>> Begin
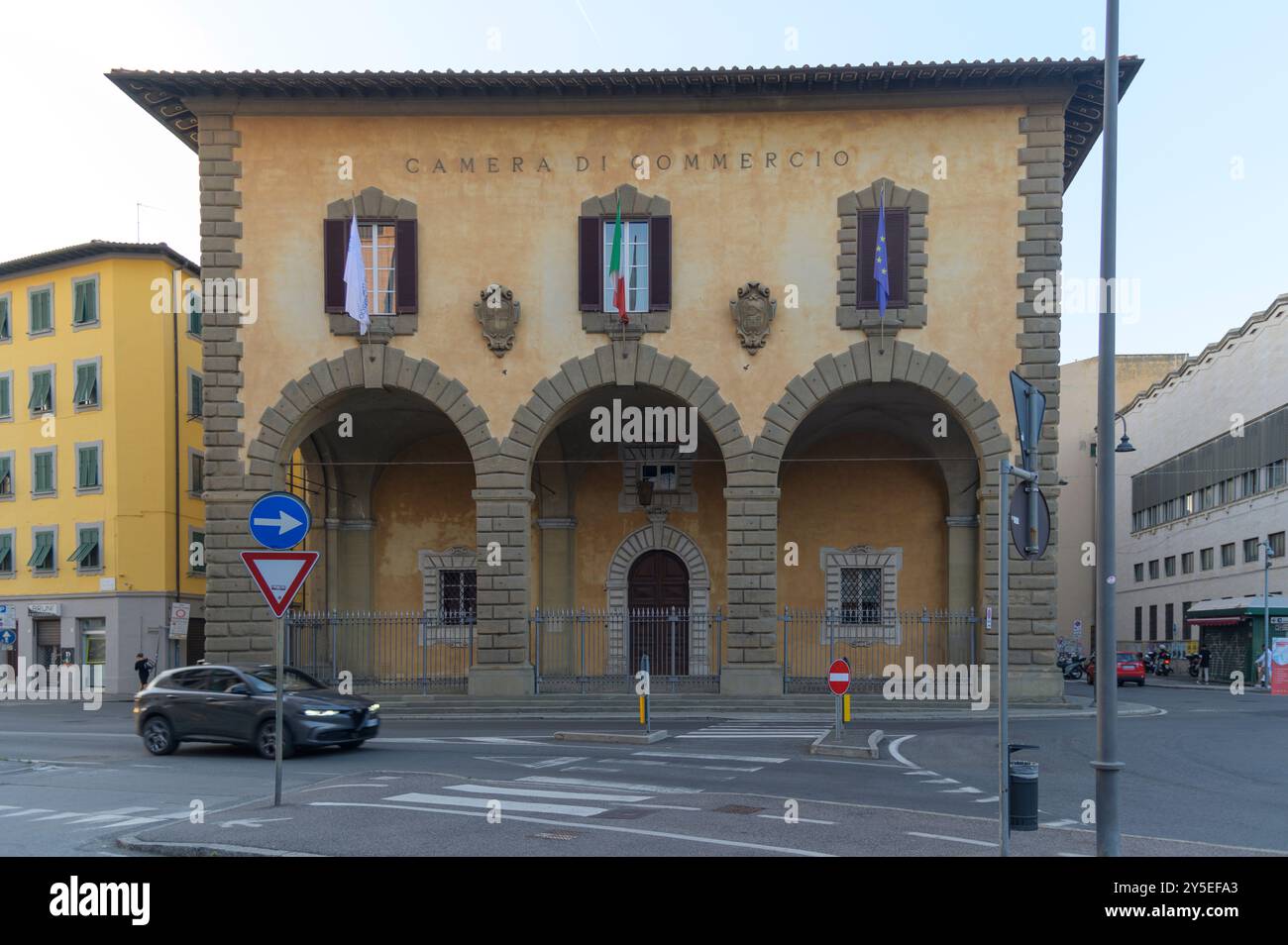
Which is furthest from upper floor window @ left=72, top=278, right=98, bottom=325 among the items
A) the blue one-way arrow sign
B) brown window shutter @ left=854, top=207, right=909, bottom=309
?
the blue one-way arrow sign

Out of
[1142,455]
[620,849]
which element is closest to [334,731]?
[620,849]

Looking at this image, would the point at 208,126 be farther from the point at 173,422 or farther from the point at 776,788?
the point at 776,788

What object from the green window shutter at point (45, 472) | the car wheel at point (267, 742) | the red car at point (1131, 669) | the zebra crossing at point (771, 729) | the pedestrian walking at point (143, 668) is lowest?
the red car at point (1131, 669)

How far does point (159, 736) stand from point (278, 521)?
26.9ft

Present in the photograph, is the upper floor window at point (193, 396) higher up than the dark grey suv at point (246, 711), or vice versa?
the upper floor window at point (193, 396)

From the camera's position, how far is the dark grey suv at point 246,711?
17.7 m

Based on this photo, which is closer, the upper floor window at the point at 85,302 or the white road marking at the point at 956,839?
>> End
>> Begin
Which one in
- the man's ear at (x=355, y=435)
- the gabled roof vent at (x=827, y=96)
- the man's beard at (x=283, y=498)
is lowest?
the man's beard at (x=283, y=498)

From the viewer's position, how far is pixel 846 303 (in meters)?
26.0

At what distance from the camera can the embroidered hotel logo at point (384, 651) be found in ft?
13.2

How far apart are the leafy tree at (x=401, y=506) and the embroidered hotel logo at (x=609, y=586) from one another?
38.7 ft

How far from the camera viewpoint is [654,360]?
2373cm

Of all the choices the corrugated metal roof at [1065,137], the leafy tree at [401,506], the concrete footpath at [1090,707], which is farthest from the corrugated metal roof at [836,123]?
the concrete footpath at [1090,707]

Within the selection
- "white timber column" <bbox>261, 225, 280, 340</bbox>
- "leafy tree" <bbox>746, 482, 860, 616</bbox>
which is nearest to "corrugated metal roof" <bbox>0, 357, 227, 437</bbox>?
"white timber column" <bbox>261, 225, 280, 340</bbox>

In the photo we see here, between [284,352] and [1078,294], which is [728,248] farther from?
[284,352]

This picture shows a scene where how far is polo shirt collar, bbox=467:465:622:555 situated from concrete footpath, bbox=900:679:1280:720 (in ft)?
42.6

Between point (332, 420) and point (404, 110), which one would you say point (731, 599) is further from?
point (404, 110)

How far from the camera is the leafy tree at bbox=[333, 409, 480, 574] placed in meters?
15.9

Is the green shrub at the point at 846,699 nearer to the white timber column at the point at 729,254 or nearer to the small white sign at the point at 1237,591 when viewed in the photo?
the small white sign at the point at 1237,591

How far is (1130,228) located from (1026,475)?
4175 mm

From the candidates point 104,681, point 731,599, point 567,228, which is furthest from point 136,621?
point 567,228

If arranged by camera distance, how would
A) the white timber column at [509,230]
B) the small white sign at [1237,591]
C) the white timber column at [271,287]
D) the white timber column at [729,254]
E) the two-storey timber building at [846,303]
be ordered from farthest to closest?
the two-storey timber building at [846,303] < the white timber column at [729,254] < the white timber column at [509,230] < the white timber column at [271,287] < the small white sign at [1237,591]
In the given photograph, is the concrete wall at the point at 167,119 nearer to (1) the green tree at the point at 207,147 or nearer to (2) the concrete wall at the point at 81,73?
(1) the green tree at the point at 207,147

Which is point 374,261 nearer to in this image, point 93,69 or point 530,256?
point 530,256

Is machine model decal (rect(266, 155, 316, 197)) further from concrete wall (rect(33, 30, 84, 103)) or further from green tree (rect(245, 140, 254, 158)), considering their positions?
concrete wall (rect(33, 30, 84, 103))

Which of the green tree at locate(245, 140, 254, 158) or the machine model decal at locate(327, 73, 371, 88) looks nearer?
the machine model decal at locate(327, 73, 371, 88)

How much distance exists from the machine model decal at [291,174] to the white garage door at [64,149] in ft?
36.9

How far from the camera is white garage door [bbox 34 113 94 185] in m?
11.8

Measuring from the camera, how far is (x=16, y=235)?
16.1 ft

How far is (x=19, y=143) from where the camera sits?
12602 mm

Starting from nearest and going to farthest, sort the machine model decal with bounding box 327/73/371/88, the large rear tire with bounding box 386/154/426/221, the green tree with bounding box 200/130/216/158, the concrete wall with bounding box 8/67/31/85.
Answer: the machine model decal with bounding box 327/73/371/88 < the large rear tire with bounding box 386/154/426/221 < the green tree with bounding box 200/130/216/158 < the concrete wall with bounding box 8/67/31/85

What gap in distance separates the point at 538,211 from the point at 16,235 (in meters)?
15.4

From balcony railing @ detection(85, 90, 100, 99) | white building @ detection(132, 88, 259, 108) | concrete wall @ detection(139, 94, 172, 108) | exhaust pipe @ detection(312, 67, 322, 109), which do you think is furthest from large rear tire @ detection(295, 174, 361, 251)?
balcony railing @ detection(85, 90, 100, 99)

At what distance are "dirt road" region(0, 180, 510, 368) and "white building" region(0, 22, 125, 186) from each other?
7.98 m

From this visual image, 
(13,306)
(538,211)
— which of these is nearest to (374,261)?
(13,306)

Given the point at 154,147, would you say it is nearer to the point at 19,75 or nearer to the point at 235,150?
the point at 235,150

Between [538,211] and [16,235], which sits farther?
>> End
(Written instruction) Put the lines into a numbered list, starting at the line containing "Present in the" and ending at the line containing "Based on this", with blank lines dropped.

(Written reply)
1. Present in the photograph, is the upper floor window at point (193, 396) higher up than the dark grey suv at point (246, 711), or vice versa?
2. the upper floor window at point (193, 396)
3. From the camera's position, how far is the dark grey suv at point 246,711?
4. 17.7 m
5. Based on this photo, which is closer, the upper floor window at the point at 85,302 or the white road marking at the point at 956,839?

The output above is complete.